Format the lines of each of the following entries as a JSON list of strings, one string per line, leaving out any blank lines.

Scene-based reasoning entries
• • •

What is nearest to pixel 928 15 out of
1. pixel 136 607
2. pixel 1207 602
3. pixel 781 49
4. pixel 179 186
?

• • •

> Exercise answer:
[
  "What is nearest to pixel 928 15 out of",
  "1. pixel 136 607",
  "2. pixel 1207 602",
  "3. pixel 781 49",
  "4. pixel 179 186",
  "?"
]